#### Задание 1
Соберите из листинга все строки, в которых встречается слово «located», учитывая регистр букв.

#### Отрывок текста
#####

Борьба зла с добром. Почему апокалиптические романы Шарля Фердинанда Рамю — лучшее средство от конца света

Если кажется, что весь мир катится в пропасть и апокалипсис близок как никогда, в окружающем хаосе всегда можно найти опору: для этого следует обратиться к творчеству тех, кто писал именно о таких временах. Один из таких писателей — швейцарский модернист Шарль Фердинанд Рамю, в его мистических романах Земля падает на Солнце, мертвецы восстают из могил, а дьявол под маской бродячего башмачника пленяет сердца жителей альпийской деревни. Творчество Рамю высоко ценили Игорь Стравинский, Жан Кокто, Андре Жид и Луи-Фердинанд Селин, однако в России этот писатель почти никому неизвестен. По просьбе «Ножа» это досадное упущение исправляет темный культуролог Роман Королев, автор телеграм-канала «Темная культурология».

Под небесной твердью

Литературное наследие швейцарца Шарля Фердинанда Рамю, чей творческий расцвет пришелся на период между двумя мировыми войнами, велико: он написал около 25 романов, множество эссе и очерков и несколько сборников рассказов, но на русский язык переведено немногое. Так, еще в перестроечном СССР вышли под одной обложкой три поздних романа писателя — «Дерборанс» (1934), «Савойский парень» (1936) и «Если солнце не взойдет» (1937). В 2014 году в серии «Литературная Гельвеция» был издан один из наиболее известных романов Рамю — «Великий страх в горах» (1926), а несколько лет спустя издательство libra крохотным тиражом в 300 экземпляров напечатало «посвященную борьбе зла с добром» трилогию писателя, в которую входят романы «Царствование злого духа» (1917), «Небесная твердь» (1921) и «Смерть повсюду» (1922).

С задней обложки трех этих книг на читателя смотрит лицо мужчины средних лет с косой челкой, наморщенным лбом, впалыми скулами и жесткой щеткой седеющих усов. В период с 1996 года по 2018 годы это же лицо изображалось на банкноте достоинством в 200 швейцарских франков (более 12 000 рублей по текущему курсу), пока центробанк не решил сменить дизайн купюр.

Легко догадаться, что у себя на родине и за ее пределами Рамю считается одним из наиболее уважаемых представителей франкоязычной швейцарской литературы. Он прославился благодаря своим «горным романам», в которых живописуются обычаи и характеры альпийских крестьян, их страхи и особенности их языка. При этом творчество Рамю не стоит сводить к одной лишь «этнографической» составляющей. Швейцарские кантоны в его прозе оказываются местом, где разворачиваются античные по духу трагедии, а жизнь крестьянина в постоянном соприкосновении с природой становится отправной точкой для разговора о метафизических истинах.

«В мире буржуа человек находится в зависимости от человека, в мире крестьян и королей он связан с природой или же с Богом», — писал Рамю.

Родившийся в 1878 году в Лозанне Рамю рано решил посвятить себя литературе и, получив в 1900-м степень бакалавра искусств в Университете Лозанны, переехал в Париж, где познакомился со многими французскими писателями и художниками, в том числе с Андре Жидом и братьями Таро. Уже второй его роман, «Обстоятельства жизни», изданный в 1907 году, был номинирован на Гонкуровскую премию.

#####

#### Исходные данные
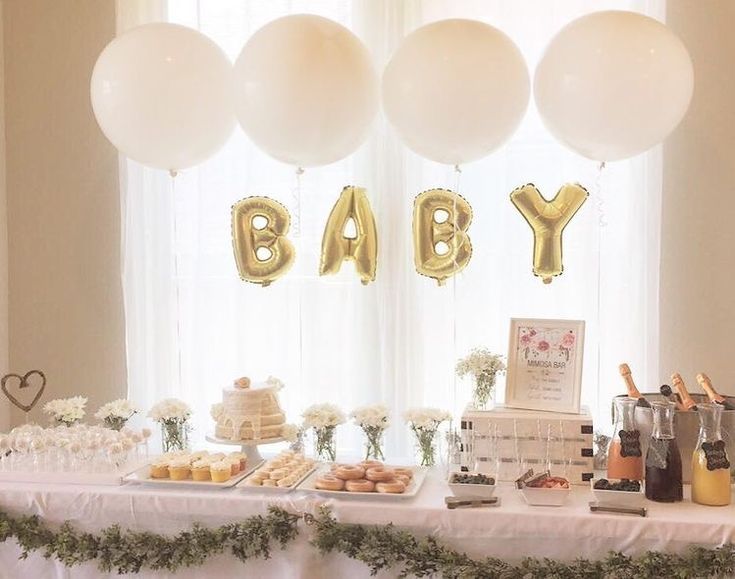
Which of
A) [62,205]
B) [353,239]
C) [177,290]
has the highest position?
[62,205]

#####

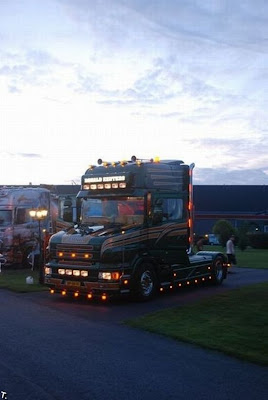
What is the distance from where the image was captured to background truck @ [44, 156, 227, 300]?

#####

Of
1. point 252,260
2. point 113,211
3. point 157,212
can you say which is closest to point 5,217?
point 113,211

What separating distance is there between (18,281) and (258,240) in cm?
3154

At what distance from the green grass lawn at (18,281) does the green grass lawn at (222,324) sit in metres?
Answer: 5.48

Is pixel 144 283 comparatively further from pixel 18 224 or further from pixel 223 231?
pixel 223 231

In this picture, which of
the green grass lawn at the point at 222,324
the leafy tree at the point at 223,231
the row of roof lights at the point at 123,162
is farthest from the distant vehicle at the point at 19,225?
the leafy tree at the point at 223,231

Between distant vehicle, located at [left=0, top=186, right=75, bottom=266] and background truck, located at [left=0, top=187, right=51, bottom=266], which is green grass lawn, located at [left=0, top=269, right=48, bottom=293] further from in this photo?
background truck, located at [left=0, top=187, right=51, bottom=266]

#####

#### Задание 2
Допишите статью о Шарле Фердинанде Рамю, продолжив ее сразу после последнего приведенного предложения.

#### Правильный ответ 1
Between distant vehicle, located at [left=0, top=186, right=75, bottom=266] and background truck, located at [left=0, top=187, right=51, bottom=266], which is green grass lawn, located at [left=0, top=269, right=48, bottom=293] further from in this photo?
background truck, located at [left=0, top=187, right=51, bottom=266]

#### Правильный ответ 2
За несколько недель до начала Первой мировой войны писатель вместе со своей супругой, художницей Сесиль Селье, навсегда покинул Париж и вновь обосновался в Лозанне. В 1915 году Рамю подружился с легендарным русским композитором Игорем Стравинским, жившим в Швейцарии, и написал либретто для его оперы «История солдата». Если ранние произведения Рамю тяготели к традиции французского психологического романа XIX века, то в «швейцарский» период он начал от нее отходить. Романы, написанные Рамю после 1915 года, показывают разрушение привычной жизни людских сообществ под воздействием столкновения с инфернальным злом («Царствование злого духа») или божественным чудом («Исцеление недугов»), революцией («Война в горах») или началом апокалипсиса («Смерть повсюду»).

В эти годы вырабатывается специфический стиль Рамю. Его язык максимально приближен к разговорному, для него характерны бесконечные повторы и ломаный синтаксис.

Рамю, по выражению бельгийского писателя Экоуда, «писал совершенно так, как рассказывают». Такая манера письма вызывала раздражение у многих критиков-пуристов — Рамю даже обвиняли в том, что он создает свои романы вообще «не на французском языке».

К счастью, Рамю удалось найти себе покровителя в лице Анри-Луи Мермо, основавшего вместе с двумя братьями Общество металлургической промышленности в Лозанне. Как говорят, именно после знакомства с автором «горных романов» Мермо решил в 1926 году открыть собственное издательство. В дальнейшем Мермо прославился как коллекционер и меценат, много сделавший для швейцарской культуры, а Рамю выпустил в его издательстве семь романов. Вероятно, наиболее известный из них, «Дерборанс», основан на реальном происшествии, когда группу пастухов на летнем пастбище в швейцарских горах засыпало камнями. Лишь одному из них, Антуану, удалось уцелеть и спустя два месяца мучительной борьбы за жизнь добраться до дома. Однако даже среди родных Антуан не может обрести покой, поскольку ему кажется, что один из его товарищей остается заживо погребенным под завалом. Этот роман, показавший торжество человеческого духа как над бездушной стихией, так и над эгоистическими стремлениями, считается одной из существенных удач писателя.

Со временем литературное признание Рамю стало бесспорным. За свою прозу он получил несколько престижных премий, ее по достоинству оценили такие мастера, как Поль Клодель, Жан Кокто и Луи-Фердинанд Селин, появились переводы на немецкий и итальянский языки.

Другой уроженец Швейцарии, гениальный безумец Роберт Вальзер, называл Рамю одним из самых примечательных авторов-соотечественников.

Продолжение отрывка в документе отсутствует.